======== Given passage

In order to investigate the potential of pDAP for visual detection of amines via the formation of a charge transfer (CT) adduct between diazapyrenium dication (DAP²⁺) and aliphatic amines, we have exposed (see ESI†) pDAP to the vapor of aliphatic amines including n-butylamine, diethylamine and trimethylamine for 30 min. As shown in Fig. 2, the treatment of pDAP with aliphatic amines resulted in the formation of a broad CT absorption band appeared at 595 nm, which is accompanied by a significant color change from orange to dark green (Fig. 2a). Notably, these results are in perfect agreement with data reported for the supramolecular 2 : 1 adduct formation between aliphatic amines and DAP²⁺ in solution.¹²

Fig. 2 Solid state UV-vis spectra of pDAP powder and after its exposure to the vapor of (a) n-butylamine, (b) diethylamine, and (c) trimethylamine at room temperature for 30 min. (a) Fotographic images of pDAP powder before (orange) and after (dark green) its exposure to n-butylamine vapor.

================
======== Supplied data

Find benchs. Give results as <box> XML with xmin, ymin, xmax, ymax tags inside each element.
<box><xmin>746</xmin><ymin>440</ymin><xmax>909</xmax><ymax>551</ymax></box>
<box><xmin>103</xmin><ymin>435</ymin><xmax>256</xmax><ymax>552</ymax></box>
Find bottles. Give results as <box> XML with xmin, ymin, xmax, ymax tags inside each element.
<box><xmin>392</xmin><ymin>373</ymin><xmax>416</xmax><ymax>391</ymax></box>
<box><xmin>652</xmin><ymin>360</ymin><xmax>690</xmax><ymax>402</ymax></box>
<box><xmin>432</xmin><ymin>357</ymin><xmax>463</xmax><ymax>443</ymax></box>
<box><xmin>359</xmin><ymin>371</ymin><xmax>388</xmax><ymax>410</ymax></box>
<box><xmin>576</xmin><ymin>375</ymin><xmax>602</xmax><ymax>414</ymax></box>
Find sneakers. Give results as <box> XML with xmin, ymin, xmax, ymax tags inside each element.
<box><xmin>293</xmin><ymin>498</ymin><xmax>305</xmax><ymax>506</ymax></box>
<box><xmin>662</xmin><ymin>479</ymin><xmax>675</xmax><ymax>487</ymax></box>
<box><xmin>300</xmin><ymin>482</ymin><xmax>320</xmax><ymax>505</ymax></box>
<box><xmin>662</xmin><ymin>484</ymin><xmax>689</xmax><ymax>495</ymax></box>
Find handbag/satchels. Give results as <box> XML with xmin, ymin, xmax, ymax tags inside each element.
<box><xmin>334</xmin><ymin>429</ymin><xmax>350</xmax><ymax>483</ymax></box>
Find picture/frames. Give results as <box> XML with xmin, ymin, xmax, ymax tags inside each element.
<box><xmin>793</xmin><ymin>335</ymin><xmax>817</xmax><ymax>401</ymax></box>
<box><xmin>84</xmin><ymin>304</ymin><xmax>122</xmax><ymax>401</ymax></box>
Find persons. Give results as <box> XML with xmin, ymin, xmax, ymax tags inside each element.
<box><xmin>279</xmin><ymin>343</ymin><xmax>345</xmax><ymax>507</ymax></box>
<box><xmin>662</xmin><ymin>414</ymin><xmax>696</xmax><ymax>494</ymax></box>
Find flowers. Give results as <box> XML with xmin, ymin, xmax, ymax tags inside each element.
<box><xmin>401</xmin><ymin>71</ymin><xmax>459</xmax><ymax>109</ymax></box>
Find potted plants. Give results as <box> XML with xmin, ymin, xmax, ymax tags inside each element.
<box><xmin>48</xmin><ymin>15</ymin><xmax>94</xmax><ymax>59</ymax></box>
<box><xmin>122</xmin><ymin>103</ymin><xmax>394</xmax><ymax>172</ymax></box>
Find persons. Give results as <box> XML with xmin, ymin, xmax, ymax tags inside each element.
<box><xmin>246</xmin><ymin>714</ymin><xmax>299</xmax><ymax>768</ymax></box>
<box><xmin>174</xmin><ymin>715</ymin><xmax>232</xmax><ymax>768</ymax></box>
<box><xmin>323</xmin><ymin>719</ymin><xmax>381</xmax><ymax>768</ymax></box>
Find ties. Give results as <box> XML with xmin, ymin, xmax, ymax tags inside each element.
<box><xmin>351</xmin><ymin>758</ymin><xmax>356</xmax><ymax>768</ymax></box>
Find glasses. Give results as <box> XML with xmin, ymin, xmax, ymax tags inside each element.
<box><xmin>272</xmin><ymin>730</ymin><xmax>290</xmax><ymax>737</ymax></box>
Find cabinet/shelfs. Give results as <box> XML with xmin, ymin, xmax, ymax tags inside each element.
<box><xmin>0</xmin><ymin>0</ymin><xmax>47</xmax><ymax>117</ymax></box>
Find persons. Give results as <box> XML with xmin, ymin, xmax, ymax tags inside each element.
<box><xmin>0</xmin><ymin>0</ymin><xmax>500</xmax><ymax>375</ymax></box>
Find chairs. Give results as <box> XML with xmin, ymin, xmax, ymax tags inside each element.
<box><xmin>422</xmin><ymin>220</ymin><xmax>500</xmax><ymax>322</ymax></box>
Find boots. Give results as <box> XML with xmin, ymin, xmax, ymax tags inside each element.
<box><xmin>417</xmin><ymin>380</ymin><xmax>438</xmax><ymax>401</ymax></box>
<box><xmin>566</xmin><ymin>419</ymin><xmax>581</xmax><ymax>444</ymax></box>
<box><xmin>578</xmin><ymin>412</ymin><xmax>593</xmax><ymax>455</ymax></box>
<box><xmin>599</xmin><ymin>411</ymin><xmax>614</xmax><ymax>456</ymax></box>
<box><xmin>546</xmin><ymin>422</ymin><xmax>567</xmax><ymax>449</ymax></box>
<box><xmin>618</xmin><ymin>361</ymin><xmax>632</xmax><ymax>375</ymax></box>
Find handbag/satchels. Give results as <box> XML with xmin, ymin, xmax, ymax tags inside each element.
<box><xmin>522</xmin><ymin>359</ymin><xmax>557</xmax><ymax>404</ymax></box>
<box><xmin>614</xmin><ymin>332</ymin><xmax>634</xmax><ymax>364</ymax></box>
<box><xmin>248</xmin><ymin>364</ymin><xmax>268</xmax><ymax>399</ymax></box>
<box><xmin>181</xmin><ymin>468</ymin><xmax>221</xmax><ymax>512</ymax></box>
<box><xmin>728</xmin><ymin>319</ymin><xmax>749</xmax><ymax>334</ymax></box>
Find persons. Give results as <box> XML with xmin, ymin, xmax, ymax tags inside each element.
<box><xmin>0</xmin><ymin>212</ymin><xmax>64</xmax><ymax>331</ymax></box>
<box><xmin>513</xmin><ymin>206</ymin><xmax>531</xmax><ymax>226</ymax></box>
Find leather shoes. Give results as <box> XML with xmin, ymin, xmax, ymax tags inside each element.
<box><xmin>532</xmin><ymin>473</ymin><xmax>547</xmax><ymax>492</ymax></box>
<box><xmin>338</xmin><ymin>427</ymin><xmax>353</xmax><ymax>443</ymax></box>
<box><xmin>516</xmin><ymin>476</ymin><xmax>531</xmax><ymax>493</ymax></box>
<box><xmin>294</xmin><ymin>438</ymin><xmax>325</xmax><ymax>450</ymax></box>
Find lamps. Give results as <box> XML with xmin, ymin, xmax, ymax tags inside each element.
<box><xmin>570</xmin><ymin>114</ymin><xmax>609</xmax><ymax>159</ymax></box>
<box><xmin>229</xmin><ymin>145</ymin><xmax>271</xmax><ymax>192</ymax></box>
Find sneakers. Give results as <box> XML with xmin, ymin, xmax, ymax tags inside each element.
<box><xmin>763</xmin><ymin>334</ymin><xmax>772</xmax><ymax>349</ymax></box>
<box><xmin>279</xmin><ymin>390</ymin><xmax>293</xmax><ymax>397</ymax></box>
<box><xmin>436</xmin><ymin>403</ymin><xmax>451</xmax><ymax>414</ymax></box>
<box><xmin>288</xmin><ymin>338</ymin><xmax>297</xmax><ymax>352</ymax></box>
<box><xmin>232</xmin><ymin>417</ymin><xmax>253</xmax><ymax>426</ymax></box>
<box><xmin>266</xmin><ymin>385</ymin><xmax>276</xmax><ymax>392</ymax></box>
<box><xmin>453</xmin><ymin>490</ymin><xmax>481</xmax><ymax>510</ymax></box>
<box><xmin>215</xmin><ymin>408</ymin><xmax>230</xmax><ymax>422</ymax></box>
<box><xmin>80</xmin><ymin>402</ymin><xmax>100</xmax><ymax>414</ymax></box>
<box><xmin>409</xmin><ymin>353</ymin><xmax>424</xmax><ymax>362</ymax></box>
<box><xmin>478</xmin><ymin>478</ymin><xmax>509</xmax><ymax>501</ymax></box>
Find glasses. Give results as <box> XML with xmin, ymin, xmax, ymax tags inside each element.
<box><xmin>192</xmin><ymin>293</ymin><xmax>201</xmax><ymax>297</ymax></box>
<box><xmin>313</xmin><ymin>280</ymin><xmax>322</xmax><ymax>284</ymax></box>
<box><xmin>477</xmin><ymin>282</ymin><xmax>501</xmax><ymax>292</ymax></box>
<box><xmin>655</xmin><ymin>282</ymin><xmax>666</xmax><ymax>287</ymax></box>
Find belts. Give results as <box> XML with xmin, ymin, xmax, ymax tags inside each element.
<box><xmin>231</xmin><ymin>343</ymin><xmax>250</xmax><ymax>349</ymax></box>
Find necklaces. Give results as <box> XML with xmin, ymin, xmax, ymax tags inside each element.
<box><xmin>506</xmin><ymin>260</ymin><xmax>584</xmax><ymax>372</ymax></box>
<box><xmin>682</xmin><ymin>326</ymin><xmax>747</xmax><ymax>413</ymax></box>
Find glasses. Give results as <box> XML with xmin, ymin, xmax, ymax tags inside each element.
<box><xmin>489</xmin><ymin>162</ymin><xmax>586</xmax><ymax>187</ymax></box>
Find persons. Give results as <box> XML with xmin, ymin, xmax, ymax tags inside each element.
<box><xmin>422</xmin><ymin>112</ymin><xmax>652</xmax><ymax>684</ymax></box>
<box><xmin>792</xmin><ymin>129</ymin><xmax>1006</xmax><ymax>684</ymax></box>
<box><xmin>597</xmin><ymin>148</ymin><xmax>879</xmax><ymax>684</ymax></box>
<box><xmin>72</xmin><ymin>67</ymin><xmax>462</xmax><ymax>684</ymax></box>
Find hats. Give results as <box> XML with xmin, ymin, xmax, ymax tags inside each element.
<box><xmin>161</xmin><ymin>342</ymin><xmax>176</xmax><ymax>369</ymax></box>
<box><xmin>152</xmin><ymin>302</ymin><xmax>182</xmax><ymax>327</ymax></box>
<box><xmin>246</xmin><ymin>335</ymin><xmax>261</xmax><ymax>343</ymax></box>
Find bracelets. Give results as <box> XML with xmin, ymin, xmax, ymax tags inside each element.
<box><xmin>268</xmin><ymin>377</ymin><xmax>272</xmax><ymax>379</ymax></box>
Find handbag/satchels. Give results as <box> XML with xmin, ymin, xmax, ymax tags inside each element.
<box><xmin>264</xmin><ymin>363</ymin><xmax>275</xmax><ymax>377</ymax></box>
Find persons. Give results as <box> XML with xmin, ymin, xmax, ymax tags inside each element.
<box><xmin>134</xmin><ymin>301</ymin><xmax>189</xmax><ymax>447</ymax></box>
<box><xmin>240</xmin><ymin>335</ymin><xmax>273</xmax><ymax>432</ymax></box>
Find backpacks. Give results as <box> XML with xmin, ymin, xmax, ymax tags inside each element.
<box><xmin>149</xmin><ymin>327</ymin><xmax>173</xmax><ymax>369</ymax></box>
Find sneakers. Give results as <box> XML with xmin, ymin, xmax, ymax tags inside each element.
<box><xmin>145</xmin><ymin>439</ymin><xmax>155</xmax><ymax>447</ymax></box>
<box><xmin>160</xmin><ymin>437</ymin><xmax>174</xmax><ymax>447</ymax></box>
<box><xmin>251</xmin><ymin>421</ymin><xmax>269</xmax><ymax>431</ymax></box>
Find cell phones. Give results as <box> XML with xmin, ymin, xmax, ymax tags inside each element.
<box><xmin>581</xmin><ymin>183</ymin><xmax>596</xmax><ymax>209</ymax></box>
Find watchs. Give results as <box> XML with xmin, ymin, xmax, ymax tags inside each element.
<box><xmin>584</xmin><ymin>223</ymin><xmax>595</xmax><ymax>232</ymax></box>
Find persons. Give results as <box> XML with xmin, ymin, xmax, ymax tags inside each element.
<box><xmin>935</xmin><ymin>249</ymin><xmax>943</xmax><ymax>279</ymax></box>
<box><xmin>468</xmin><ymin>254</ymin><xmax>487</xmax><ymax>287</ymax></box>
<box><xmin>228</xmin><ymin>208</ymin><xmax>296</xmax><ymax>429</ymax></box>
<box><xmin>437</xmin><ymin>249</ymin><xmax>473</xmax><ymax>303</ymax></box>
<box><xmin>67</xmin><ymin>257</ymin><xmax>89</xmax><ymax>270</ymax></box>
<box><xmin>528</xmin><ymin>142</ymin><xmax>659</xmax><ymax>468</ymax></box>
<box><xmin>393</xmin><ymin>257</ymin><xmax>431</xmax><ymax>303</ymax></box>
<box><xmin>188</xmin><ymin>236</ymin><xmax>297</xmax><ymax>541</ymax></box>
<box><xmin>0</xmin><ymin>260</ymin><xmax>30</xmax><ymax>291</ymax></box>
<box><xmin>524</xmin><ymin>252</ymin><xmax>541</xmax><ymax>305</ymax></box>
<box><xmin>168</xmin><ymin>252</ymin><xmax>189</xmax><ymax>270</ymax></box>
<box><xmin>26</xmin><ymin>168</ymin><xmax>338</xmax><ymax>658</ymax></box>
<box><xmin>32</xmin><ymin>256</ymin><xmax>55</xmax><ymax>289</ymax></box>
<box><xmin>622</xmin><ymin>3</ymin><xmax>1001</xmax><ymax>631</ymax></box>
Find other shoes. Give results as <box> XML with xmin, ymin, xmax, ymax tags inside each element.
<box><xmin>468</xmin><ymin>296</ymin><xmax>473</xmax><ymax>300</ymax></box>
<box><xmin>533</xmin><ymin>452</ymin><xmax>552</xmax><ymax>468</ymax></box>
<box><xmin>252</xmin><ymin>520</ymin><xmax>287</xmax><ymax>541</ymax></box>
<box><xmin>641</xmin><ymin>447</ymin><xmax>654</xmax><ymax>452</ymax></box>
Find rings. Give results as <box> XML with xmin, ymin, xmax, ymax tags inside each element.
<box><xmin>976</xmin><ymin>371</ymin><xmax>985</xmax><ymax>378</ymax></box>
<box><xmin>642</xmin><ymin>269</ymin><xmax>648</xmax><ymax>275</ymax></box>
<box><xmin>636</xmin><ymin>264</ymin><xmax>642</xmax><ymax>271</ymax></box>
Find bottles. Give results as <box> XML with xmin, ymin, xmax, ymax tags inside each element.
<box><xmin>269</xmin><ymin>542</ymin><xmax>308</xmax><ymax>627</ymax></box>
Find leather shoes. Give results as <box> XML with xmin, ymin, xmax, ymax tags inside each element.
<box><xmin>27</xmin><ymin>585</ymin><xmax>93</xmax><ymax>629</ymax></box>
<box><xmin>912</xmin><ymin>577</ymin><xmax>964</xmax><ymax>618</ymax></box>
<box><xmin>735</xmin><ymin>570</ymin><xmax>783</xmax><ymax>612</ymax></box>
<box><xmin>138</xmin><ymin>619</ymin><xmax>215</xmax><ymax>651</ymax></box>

================

▶ **Directives**:
a – Do these statements agree with the passage on amine detection by pDAP? Answer yes or no for each, quoting the deciding words of the passage. (i) pDAP was exposed to the vapor of aliphatic amines for 30 min. (ii) The broad CT absorption band appeared at 495 nm. (iii) The color of pDAP changed from dark green to orange.
b – Transcribe the passage on amine detection by pDAP from "Fig. 2 Solid" up to and including "to n-butylamine vapor.".

▶ **Results of the tasks**:
a –
(i) Yes: "pDAP to the vapor of aliphatic amines including n-butylamine, diethylamine and trimethylamine for 30 min"
(ii) No: "a broad CT absorption band appeared at 595 nm"
(iii) No: "a significant color change from orange to dark green"

b –
Fig. 2 Solid state UV-vis spectra of pDAP powder and after its exposure to the vapor of (a) n-butylamine, (b) diethylamine, and (c) trimethylamine at room temperature for 30 min. (a) Fotographic images of pDAP powder before (orange) and after (dark green) its exposure to n-butylamine vapor.